Jun 28, 1999 Employment Discrimination

Whether an Individual is “Disabled” Under the ADA is to be Determined With Reference to the Severity of the Individual’s Impairment in its Mitigated State, According to Supreme Court

In a pair of decisions announced on June 22, 1999, the U.S. Supreme Court ruled that, in determining whether an individual is “disabled” under the Americans With Disabilities Act (the “ADA”), the extent of the individual’s impairment must be evaluated in light of any corrective measures employed by the individual to offset the effects of the impairment. Sutton v. United Air Lines, Inc., No. 97-1943, 1999 WL 407488 (June 22, 1999); Murphy v. United Parcel Service, Inc., No. 97-1992, 1999 WL 407472 (June 22, 1999). Both decisions turned on whether the plaintiffs’ physical impairments (severe myopism in one case; severe hypertension in the other) were properly considered in their mitigated state (i.e., taking into account corrective lenses, medication or other palliative measures) for purposes of determining whether plaintiffs were “disabled” and therefore covered by the ADA. Declining to follow interpretive guidelines on the ADA issued by both the Equal Employment Opportunity Commission and the Justice Department, a divided Supreme Court answered this question affirmatively.

The ADA prohibits discrimination “against a qualified individual with a disability because of the disability of such individual in regard to job application procedures, hiring, advancement or discharge of employees.” 42 U.S.C. § 12112. A “disability” under the ADA is “a physical or mental impairment that substantially limits one or more major life activities….” 42 U.S.C. § 12102(2). “Major life activities” have been defined to include “working.”
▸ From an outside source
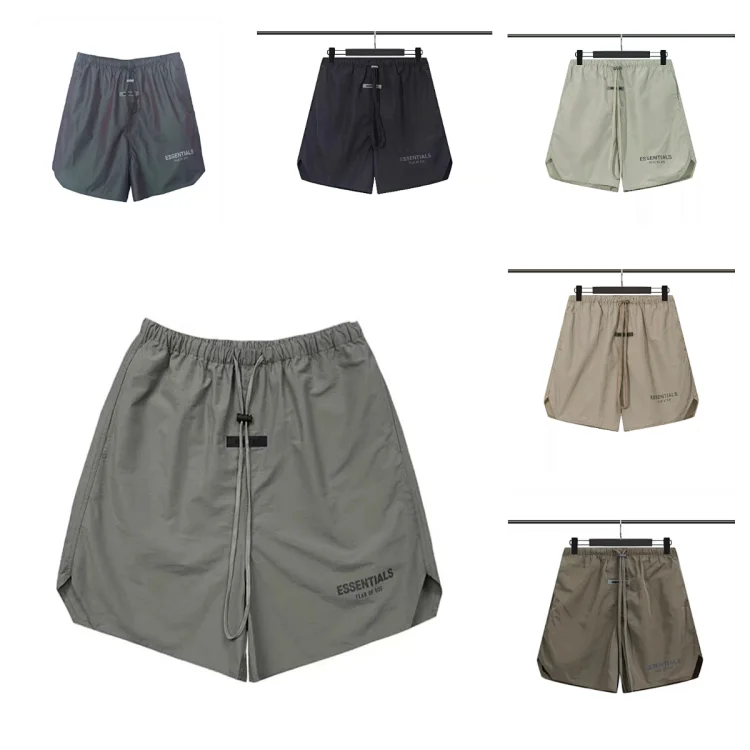  Fear of God Essentials  shorts (5+)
In Sutton and Murphy, the Supreme Court noted first that by its terms, the ADA applies only to impairments that actually substantially limit a major life activity, not to those that might or could have such an effect, absent medication or other corrective measures. Second, the Court relied on the language in the ADA indicating that the question of disability is to be determined on an individualized basis in concluding that the determination of whether an individual is disabled must be based on the individual’s actual condition, not on general information about how an uncorrected impairment usually affects individuals. Finally, the Court pointed to a Congressional finding set forth in section 1 of the ADA that 43 million Americans are disabled. Because the number of Americans who would meet the ADA definition of “disabled” if the corrective measures they employ were not taken into account would exceed 160 million, the Court concluded that Congress intended the ADA to apply to only those individuals who meet the ADA definition of disability even with corrective measures.

The plaintiffs in Sutton and Murphy claimed that, even if they were not disabled under the ADA, they were nonetheless covered by the statute because their employers regarded them as disabled. The ADA prohibits discrimination against individuals “regarded as” disabled as well as against those who are actually disabled. 42 U.S.C. § 12102(2). An employer impermissibly regards an individual as disabled when it mistakenly believes that (i) the individual has an impairment that substantially limits a major life activity; or (ii) the individual’s actual, nonlimiting impairment substantially limits a major life activity.

However, in both Sutton and Murphy, the Court rejected plaintiffs’ arguments that they were covered by the ADA even if they were not disabled because the defendant employers regarded them as disabled. The Supreme Court noted that creating physical criteria for a job, without more, does not violate the ADA. Indeed, “[b]y its terms, the ADA allows employers to prefer some physical attributes over others and to establish physical criteria.” Sutton, 1999 WL 407488, at *13. According to the Court, an employer’s physical criteria are permissible so long as they do not cause the employer to make an employment decision based on an impairment, real or imagined, that it regards as substantially limiting a major life activity. “[A]n employer is free to decide that physical characteristics or medical conditions that do not rise to the level of an impairment — such as one’s height, build, or singing voice — are preferable to others, just as it is free to decide that some limiting, but not substantially limiting, impairments make individuals less ideally suited for a job.” Id. Thus, in Sutton, the plaintiffs were unable to demonstrate that United Air Lines impermissibly perceived them as disabled due to their severe myopism (which precluded them from meeting United’s minimum eyesight standards for pilots), because plaintiffs’ visual impairment was perceived by United as barring them from only one job — that of commercial airplane pilot. Similarly, the plaintiff in Murphy, a mechanic for the United Parcel Service, was unable to establish that UPS regarded him as disabled in violation of the ADA when it terminated his employment because his severe hypertension prevented him from obtaining the Department of Transportation health certification required for his job. Here again, the Court concluded that plaintiff had shown, at most, that he was regarded as unable to perform one job; that is, the job of mechanic if that job requires driving a commercial motor vehicle.

The Supreme Court’s decisions in Sutton and Murphy have significantly narrowed the scope of potential plaintiffs under the ADA. It is now clear that individuals are “disabled” under the ADA only if their impairment substantially limits a major life activity even with corrective measures, and that individuals are not “regarded as” disabled unless the employer believes erroneously that they are incapable of working in a substantial class of jobs.